TASKS:
A. Print the passage of the Microsoft lobbying article that runs from "For example, it" to "of IP systems.", copying it word for word.
B. Write the next part of the article about Microsoft's intellectual property lobbying, starting right after its last sentence.
** READING PASSAGE follows **
Microsoft's Subtle Knife Through the Heart of EU Software Industry

One of the striking changes at Microsoft over the last twenty years is how savvy it has become in terms of lobbying and influencing political opinion. There was a time when, like most serious tech companies, it regarded this kind of sneaky...


One of the striking changes at Microsoft over the last twenty years is how savvy it has become in terms of lobbying and influencing political opinion. There was a time when, like most serious tech companies, it regarded this kind of sneaky activity as beneath it – something that only tobacco companies would stoop to. No more; today, it bombards everyone and anyone with a constant stream of carefully-crafted policy papers and posts designed to achieve its goals.

Here's the latest one. It comes form the "Positions" page of Microsoft's Digital Policy site in Europe. It's called simply "Intellectual Property", and is written in a deceptively simple style, as if it were some non-contentious statement of truths universally acknowledged.

For example, it begins by stating baldly:

IP benefits innovation, companies and society.

Well, no actually. As the lawyer Stephan Kinsella puts it in a post that links to dozens of academic papers supporting his view:

it is striking that there seems to be no empirical studies or analyses providing conclusive evidence that an IP system is indeed worth the cost. Every study I have ever seen is either neutral or ambivalent, or ends up condemning part or all of IP systems.

In particular, studies have shown how intellectual monopolies actually hold back innovation, because they remove the incentive to invent once patents have been obtained that can be used to sue competitors into submission. James Watt is the classic example of the stultifying effects of intellectual monopolies on a field's subsequent development.

Moreover, the book "Patent Failure" shows that for industries like software, patents don't even benefit companies that own them: on balance they actually lose billions of dollars every year as a result.
** End of READING PASSAGE **
** DATA EXTRACT follows **
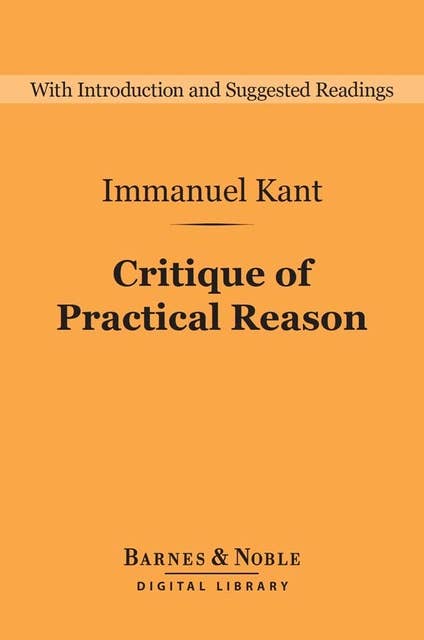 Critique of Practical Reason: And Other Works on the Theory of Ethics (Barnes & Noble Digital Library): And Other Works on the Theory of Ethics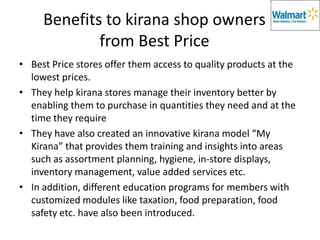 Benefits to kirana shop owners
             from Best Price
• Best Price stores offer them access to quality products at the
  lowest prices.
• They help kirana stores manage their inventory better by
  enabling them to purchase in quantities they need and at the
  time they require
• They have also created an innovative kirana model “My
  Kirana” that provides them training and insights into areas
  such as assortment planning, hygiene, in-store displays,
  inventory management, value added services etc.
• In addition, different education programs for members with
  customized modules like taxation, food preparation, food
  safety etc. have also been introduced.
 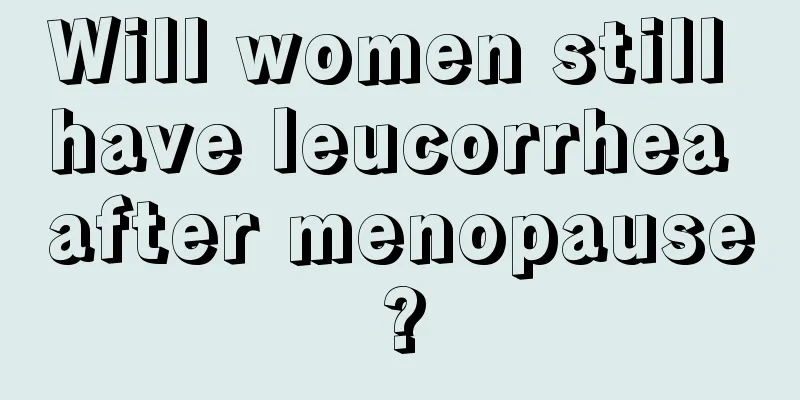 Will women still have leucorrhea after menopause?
** End of DATA EXTRACT **
** DATA EXTRACT follows **
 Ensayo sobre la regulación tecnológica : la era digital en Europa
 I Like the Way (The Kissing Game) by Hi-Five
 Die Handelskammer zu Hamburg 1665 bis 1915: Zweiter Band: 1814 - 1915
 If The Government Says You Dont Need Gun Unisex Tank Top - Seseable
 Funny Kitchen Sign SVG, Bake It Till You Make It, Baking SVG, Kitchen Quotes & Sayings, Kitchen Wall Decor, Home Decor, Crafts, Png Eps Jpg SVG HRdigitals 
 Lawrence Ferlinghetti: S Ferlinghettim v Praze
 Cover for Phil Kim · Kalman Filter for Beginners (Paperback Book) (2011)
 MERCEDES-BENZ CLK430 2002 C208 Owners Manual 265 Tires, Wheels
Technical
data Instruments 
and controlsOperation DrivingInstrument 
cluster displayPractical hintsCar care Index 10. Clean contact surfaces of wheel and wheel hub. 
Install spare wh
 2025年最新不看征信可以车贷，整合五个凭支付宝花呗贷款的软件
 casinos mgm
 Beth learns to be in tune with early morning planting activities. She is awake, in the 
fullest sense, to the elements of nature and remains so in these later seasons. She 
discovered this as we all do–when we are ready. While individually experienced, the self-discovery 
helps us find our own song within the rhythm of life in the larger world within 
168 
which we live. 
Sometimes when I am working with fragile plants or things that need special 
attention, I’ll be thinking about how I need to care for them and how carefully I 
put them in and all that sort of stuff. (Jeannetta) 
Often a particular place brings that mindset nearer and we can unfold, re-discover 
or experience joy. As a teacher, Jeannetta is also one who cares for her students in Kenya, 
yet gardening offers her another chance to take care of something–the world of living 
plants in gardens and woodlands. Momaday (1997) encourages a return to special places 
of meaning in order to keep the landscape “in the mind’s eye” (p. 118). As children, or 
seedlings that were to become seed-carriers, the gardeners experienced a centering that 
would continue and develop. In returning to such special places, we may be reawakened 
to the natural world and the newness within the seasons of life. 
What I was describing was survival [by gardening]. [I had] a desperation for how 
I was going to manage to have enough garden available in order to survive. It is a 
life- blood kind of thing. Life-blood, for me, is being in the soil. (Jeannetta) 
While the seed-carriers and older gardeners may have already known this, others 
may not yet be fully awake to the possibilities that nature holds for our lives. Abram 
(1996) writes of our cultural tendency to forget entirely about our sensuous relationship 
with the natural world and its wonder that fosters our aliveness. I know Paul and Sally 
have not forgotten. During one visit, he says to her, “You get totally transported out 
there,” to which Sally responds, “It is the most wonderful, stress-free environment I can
** End of DATA EXTRACT **
EXPECTED RESULTS:
A.
For example, it begins by stating baldly:

IP benefits innovation, companies and society.

Well, no actually. As the lawyer Stephan Kinsella puts it in a post that links to dozens of academic papers supporting his view:

it is striking that there seems to be no empirical studies or analyses providing conclusive evidence that an IP system is indeed worth the cost. Every study I have ever seen is either neutral or ambivalent, or ends up condemning part or all of IP systems.

B.
Society certainly doesn't benefit from the added costs that this inefficient system adds. That can be seen from the Microsoft tax that HTC has to pay on its Android phones – a cost that will inevitably be passed on to the customer, but for no additional benefit.

The next section of the Microsoft post is actually the key one, since it contains these apparently unremarkable sentences:

For many years, EU directives and regulations have supported a more harmonised system of IP protection throughout the region.


Developing a unitary EU Patent system that is efficient, cost-effective and of high-quality would be an important next step.

This is the central message of this particular post, which is trying to push EU legislators to agree on the unitary EU patent system – still mired in disagreements after all these years. After the failure of the direct approach to introducing software patents into Europe, the unitary patent idea has become the back-door way of achieving the same goal.

The basic idea is that once a unitary patent system is in place, companies will simply get their software patented in those European jurisdictions that are least rigorous in this respect, and they must then be recognised everywhere in Europe – a classic race to the bottom.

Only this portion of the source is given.